Stored data:
----

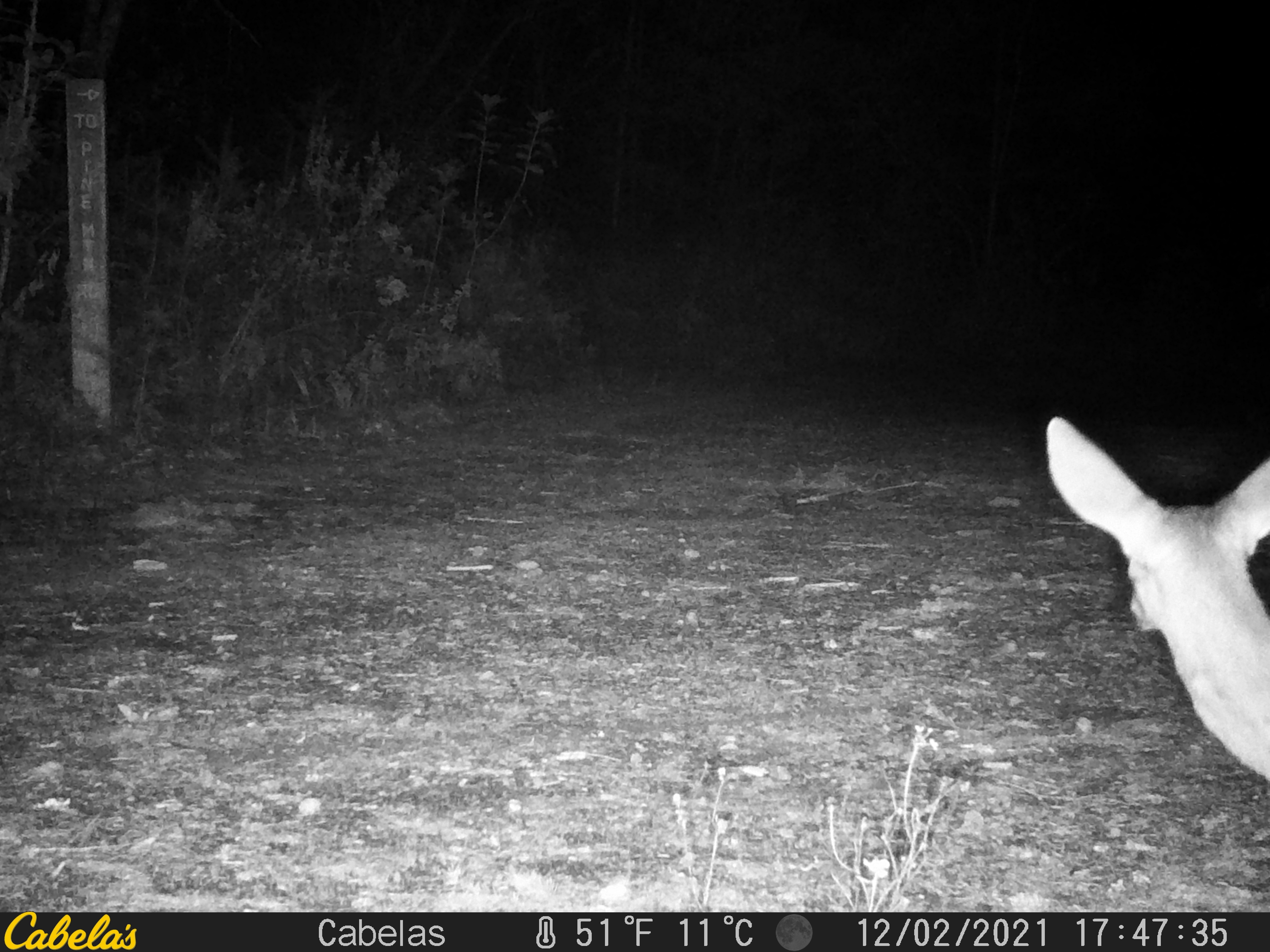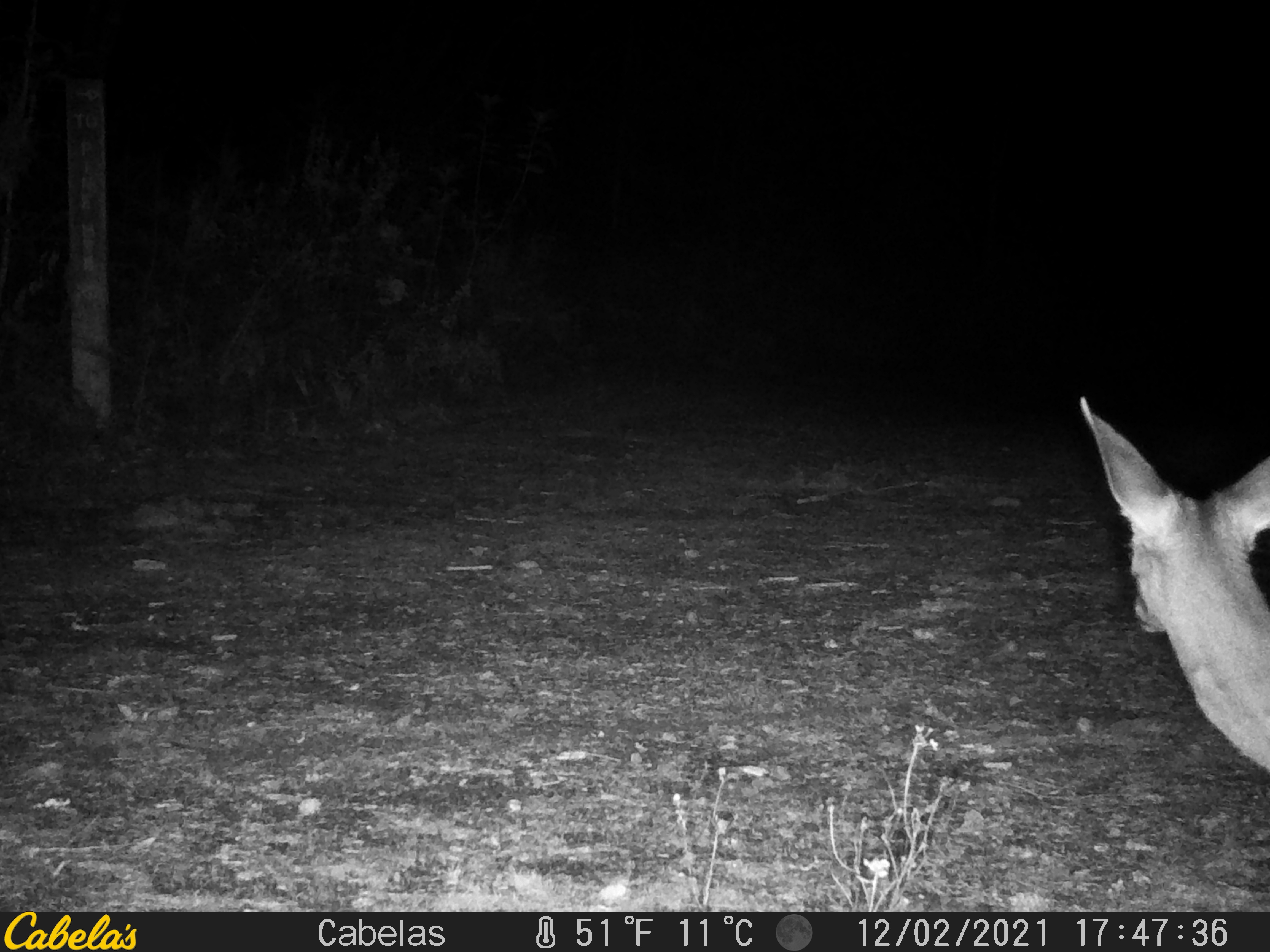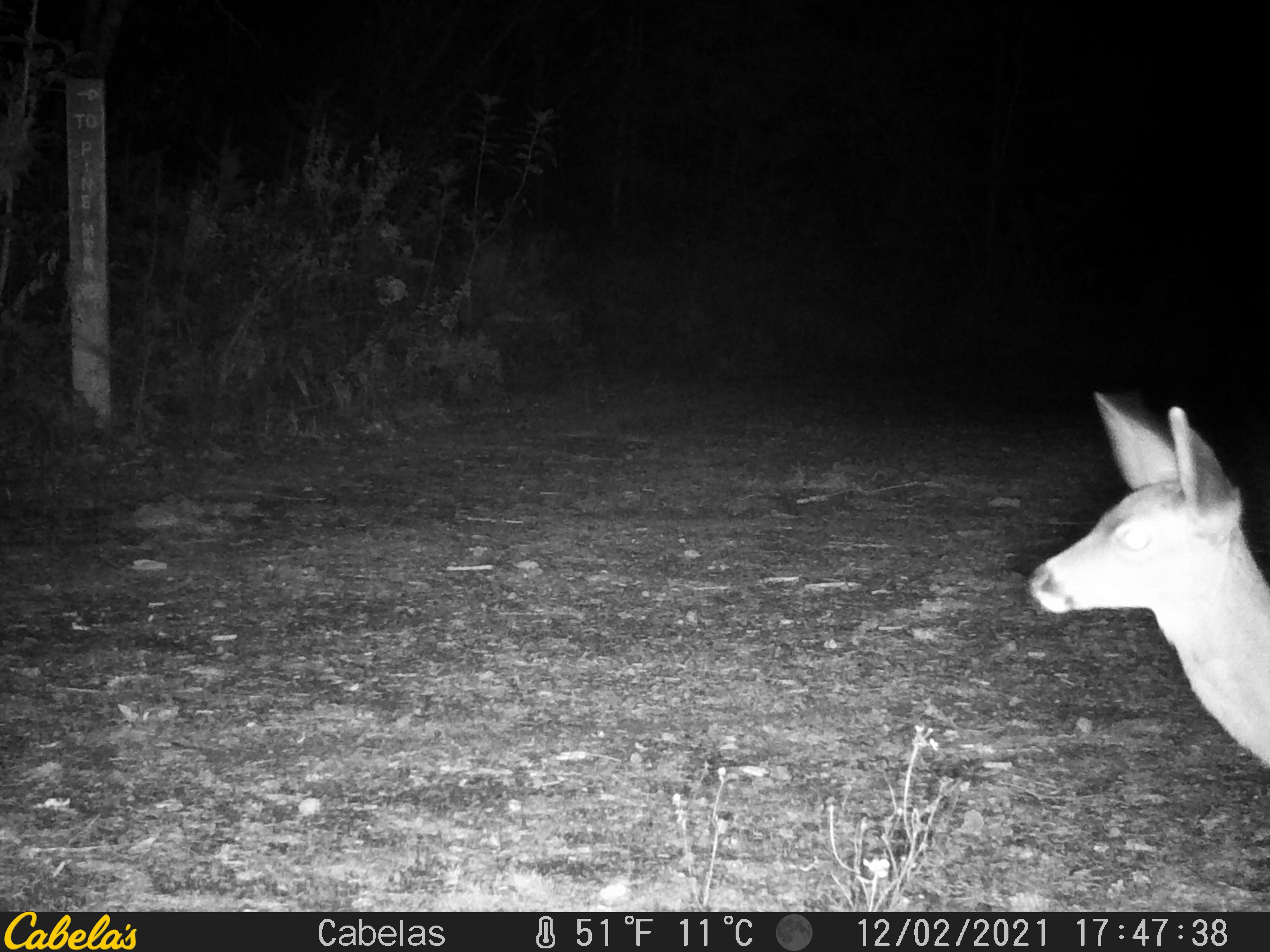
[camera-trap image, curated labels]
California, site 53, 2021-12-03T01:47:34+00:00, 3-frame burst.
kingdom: Animalia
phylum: Chordata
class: Mammalia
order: Artiodactyla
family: Cervidae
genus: Odocoileus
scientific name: Odocoileus hemionus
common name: mule deer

----

Your objective »
Please set down each line of the data above exactly as written, without the pictures.

Answer for this exercise »
[camera-trap image, curated labels]
California, site 53, 2021-12-03T01:47:34+00:00, 3-frame burst.
kingdom: Animalia
phylum: Chordata
class: Mammalia
order: Artiodactyla
family: Cervidae
genus: Odocoileus
scientific name: Odocoileus hemionus
common name: mule deer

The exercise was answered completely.